Une source de Warner Bros. dit que la demande de marque est toujours en cours et que le studio s'attend à ce qu'elle soit approuvée.

Pendant ce temps, Warner Bros. prépare le deuxième Bêtes fantastiques film, qui sort en novembre, et a présenté la star du film, Eddie Redmayne, à CinemaCon le mois dernier. Jusqu'à présent, la franchise, qui met en vedette Redmayne dans le rôle de Newt Scamander, un magizoologiste qui arrive dans le New York des années 1920 pour documenter un éventail de créatures magiques, fonctionne bien, sinon au niveau de Harry Potter : le premier film a rapporté 814 millions de dollars dans le monde. je pense Bêtes fantastiques a bien fait, dit un ancien cadre. Mais je ne pense pas que cela ait épaté qui que ce soit. Le problème avec ces choses, c'est que (les films Harry Potter) étaient des films qui battaient tous les records à leur sortie. Je ne pense pas qu'ils soient remplaçables.

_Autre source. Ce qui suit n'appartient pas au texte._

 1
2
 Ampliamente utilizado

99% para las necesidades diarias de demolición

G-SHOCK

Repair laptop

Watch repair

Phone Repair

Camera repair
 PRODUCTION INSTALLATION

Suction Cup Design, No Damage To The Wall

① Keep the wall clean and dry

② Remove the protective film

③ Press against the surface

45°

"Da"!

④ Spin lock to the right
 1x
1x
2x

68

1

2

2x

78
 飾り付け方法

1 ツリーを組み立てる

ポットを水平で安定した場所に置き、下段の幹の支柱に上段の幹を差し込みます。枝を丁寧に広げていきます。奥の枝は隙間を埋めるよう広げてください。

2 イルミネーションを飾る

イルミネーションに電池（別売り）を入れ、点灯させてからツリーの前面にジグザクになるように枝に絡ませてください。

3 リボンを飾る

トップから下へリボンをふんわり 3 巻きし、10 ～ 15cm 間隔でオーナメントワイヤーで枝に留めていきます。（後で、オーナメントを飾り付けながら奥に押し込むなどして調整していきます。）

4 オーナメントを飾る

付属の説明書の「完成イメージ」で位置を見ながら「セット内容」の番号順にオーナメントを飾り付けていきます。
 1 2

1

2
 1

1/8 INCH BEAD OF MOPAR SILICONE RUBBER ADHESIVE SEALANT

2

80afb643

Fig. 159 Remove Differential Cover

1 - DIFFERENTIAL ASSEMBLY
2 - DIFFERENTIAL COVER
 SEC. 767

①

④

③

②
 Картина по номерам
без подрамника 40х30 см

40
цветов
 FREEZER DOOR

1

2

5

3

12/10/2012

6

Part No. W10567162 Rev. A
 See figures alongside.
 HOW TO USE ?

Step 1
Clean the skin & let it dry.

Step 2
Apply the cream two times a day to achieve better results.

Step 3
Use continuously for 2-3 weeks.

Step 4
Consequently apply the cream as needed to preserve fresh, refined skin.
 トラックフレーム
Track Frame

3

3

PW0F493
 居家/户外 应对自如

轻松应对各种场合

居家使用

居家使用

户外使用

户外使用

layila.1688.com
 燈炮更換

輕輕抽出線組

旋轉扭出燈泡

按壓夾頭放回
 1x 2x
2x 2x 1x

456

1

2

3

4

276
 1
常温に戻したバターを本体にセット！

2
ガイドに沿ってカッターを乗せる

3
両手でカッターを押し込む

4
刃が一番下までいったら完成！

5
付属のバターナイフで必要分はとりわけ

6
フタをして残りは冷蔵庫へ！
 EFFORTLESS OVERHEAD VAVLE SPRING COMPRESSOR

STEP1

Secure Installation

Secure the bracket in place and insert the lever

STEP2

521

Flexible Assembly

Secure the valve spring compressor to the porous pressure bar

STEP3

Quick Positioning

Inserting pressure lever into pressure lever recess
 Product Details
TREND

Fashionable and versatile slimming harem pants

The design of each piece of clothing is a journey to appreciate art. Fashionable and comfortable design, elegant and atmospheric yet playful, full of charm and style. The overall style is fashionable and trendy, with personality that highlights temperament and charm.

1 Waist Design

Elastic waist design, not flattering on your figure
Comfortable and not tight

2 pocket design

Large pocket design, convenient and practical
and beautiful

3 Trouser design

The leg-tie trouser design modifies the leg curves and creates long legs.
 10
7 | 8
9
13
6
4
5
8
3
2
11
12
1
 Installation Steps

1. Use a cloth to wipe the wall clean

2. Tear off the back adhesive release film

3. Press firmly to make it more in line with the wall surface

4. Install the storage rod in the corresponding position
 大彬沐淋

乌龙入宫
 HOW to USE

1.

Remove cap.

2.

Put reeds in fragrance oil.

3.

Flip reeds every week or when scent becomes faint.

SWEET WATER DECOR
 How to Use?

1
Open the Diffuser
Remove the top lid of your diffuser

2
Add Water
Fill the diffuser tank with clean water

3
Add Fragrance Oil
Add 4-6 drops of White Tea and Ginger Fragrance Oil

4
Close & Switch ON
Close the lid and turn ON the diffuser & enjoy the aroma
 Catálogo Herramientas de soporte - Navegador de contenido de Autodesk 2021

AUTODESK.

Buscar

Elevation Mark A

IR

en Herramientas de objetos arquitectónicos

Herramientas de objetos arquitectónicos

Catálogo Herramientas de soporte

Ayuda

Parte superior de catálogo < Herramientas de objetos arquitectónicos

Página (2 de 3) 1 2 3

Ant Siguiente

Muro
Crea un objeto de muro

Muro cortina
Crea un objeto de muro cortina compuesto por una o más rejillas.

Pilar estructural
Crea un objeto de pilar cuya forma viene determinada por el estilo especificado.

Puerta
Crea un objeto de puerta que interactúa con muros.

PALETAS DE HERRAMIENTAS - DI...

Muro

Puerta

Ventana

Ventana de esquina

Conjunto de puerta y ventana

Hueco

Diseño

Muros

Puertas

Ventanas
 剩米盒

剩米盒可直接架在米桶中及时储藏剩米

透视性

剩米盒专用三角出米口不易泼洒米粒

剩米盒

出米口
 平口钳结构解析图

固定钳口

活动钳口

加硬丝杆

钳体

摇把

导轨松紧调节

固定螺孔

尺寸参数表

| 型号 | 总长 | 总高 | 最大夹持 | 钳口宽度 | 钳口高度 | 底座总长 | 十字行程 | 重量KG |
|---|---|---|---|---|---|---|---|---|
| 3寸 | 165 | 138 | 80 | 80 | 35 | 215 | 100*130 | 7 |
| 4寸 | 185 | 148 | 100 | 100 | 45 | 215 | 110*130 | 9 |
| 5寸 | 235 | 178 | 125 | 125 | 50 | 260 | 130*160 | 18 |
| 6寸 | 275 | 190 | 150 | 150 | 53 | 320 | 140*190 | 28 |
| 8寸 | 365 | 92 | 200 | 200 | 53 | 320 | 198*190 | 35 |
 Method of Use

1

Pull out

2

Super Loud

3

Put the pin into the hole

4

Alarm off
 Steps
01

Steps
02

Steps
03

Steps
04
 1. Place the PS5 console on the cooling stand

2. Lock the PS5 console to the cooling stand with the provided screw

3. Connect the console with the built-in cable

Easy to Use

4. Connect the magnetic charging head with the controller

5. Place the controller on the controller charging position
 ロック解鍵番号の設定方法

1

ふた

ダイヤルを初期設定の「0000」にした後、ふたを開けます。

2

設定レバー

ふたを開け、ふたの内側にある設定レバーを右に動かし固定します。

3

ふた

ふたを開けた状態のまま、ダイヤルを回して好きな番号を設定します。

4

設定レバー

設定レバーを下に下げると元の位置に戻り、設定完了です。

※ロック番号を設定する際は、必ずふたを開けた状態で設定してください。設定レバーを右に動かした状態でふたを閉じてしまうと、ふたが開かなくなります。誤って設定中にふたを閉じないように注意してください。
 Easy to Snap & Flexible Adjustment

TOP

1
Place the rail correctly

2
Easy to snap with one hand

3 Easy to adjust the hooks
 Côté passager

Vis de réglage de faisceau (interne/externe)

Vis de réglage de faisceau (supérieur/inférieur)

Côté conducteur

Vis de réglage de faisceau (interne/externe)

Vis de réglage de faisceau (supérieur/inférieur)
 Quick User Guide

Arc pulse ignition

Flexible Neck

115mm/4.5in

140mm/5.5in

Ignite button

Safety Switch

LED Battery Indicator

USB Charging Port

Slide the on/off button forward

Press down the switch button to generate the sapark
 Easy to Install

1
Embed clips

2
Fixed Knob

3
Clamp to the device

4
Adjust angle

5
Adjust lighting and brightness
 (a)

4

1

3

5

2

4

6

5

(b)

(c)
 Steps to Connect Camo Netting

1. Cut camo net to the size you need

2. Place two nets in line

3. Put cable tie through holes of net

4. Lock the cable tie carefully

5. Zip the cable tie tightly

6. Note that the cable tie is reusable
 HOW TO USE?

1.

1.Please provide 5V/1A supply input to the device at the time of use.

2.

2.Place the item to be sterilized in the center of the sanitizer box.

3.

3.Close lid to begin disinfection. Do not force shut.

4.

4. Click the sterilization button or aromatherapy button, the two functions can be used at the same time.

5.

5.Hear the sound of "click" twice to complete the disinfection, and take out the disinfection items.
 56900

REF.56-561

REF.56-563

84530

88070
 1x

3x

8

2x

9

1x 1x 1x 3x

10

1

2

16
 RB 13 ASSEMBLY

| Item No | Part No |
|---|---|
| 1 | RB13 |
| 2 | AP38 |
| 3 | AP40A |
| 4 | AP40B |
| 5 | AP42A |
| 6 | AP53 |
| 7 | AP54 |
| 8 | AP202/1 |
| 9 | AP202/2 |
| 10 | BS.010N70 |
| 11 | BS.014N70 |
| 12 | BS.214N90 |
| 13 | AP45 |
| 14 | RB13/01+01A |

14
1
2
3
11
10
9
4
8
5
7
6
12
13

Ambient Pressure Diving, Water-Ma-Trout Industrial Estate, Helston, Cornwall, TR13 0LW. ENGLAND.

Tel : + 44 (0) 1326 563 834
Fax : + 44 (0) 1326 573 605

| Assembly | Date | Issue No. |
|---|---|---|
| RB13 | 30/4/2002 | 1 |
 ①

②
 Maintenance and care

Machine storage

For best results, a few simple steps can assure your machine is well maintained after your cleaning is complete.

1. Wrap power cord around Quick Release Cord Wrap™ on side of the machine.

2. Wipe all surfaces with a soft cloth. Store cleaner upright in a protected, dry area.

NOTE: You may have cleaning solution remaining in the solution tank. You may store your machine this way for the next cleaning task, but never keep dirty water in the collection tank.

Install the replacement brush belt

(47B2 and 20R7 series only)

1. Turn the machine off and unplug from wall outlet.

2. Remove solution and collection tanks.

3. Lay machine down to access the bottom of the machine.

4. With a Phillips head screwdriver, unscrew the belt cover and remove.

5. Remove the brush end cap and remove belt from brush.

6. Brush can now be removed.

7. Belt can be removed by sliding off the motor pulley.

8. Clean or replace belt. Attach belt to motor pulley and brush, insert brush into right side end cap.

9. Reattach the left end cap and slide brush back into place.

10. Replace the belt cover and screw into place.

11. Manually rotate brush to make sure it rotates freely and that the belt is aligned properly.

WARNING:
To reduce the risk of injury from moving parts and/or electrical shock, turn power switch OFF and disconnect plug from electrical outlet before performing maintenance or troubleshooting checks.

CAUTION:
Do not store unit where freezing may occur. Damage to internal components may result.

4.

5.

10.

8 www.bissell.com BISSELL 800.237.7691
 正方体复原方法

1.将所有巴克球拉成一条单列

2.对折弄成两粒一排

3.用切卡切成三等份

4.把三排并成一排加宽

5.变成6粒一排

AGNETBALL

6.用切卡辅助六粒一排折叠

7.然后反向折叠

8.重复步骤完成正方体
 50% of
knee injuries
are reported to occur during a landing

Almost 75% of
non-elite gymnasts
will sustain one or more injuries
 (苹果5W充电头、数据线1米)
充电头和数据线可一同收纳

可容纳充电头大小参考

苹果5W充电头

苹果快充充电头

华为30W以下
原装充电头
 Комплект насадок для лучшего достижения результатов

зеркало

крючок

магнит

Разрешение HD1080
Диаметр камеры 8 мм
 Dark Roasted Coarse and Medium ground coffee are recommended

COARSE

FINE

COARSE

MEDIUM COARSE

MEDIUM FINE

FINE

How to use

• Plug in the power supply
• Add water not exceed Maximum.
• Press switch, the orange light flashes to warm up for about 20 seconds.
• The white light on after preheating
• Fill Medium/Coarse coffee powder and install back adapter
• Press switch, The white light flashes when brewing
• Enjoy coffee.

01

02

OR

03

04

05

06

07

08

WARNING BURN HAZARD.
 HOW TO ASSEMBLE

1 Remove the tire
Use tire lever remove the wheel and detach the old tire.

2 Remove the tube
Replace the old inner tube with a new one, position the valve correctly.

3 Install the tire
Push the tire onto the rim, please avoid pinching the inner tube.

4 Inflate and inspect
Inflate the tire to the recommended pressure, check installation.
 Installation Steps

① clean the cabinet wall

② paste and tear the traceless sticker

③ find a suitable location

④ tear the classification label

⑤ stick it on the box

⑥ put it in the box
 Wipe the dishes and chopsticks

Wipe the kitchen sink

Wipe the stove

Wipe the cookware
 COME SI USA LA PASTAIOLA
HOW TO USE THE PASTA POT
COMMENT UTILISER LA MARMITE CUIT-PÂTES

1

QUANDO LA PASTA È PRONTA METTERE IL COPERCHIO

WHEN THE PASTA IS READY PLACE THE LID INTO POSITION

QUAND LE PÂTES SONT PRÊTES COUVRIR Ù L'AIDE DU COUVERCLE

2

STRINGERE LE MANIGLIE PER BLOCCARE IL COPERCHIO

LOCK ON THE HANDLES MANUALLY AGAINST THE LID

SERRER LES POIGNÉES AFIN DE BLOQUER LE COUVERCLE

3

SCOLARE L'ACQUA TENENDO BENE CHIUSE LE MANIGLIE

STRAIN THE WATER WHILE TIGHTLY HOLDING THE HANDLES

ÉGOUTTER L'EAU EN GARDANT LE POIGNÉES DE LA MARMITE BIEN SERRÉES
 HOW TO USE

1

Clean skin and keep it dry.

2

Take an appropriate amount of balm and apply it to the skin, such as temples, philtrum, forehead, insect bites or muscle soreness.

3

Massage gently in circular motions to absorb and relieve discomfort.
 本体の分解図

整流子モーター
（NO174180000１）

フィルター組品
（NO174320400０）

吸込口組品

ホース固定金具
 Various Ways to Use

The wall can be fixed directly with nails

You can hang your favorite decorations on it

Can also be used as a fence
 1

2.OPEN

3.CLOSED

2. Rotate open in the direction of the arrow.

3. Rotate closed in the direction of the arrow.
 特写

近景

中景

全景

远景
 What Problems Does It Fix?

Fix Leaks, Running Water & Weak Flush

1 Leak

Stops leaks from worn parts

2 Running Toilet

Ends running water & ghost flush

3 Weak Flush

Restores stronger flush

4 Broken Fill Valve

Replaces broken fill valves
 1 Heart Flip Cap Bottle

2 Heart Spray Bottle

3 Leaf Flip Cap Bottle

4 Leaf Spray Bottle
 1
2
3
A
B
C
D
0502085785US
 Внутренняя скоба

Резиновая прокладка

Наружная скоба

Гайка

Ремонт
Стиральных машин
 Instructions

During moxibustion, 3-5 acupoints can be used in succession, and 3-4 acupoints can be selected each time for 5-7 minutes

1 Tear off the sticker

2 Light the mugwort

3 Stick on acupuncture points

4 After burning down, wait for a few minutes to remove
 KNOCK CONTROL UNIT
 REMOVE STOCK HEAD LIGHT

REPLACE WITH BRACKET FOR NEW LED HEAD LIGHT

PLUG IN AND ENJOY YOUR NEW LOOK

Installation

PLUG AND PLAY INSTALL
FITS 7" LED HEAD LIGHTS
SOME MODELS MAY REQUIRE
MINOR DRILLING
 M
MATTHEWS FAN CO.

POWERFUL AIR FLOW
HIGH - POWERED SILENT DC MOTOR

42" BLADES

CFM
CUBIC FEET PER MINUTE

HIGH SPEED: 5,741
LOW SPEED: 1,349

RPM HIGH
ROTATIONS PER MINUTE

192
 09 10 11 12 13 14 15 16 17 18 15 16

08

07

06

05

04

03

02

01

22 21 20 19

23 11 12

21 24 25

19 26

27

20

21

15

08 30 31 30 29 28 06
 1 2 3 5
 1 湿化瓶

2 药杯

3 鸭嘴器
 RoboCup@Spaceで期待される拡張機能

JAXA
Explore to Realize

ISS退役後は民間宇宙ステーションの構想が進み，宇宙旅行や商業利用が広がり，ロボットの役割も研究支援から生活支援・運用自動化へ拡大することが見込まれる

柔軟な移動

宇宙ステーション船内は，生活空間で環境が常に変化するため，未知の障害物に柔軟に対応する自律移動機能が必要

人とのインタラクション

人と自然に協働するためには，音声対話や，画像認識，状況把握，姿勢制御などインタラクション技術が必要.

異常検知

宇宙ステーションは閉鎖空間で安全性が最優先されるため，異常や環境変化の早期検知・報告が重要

Eh bien, peut-être pas à Hollywood. À Broadway, Rowling fait certainement valoir qu'ils le sont. Qu'une partie de cette magie puisse être exploitée dans un film ou d'autres propriétés sera bientôt entre les mains d'AT&T, créant un autre nouveau chapitre dans le voyage de Rowling à Hollywood.

Tout ce qui peut être dit avec certitude, c'est que, comme les romans de Harry Potter eux-mêmes, les intrigues et les rebondissements surprenants ne manqueront pas, ce que Rowling semble vouloir assurer. Fin avril, elle a tweeté de manière énigmatique: Je suis en réunion avec Warner Bros. et je ne peux pas vraiment me concentrer parce que regardez – ci-joint une petite figure ressemblant à Lego d'un Niffler, l'une des créatures magiques de Fantastic Beasts. Les fans se sont immédiatement rendus en ville pour spéculer : la réunion concernait-elle le prochain Bêtes fantastiques film? Une version Lego de FB ? Une version cinématographique de Enfant maudit ?

Pour l'instant, au moins, Rowling ne dit rien.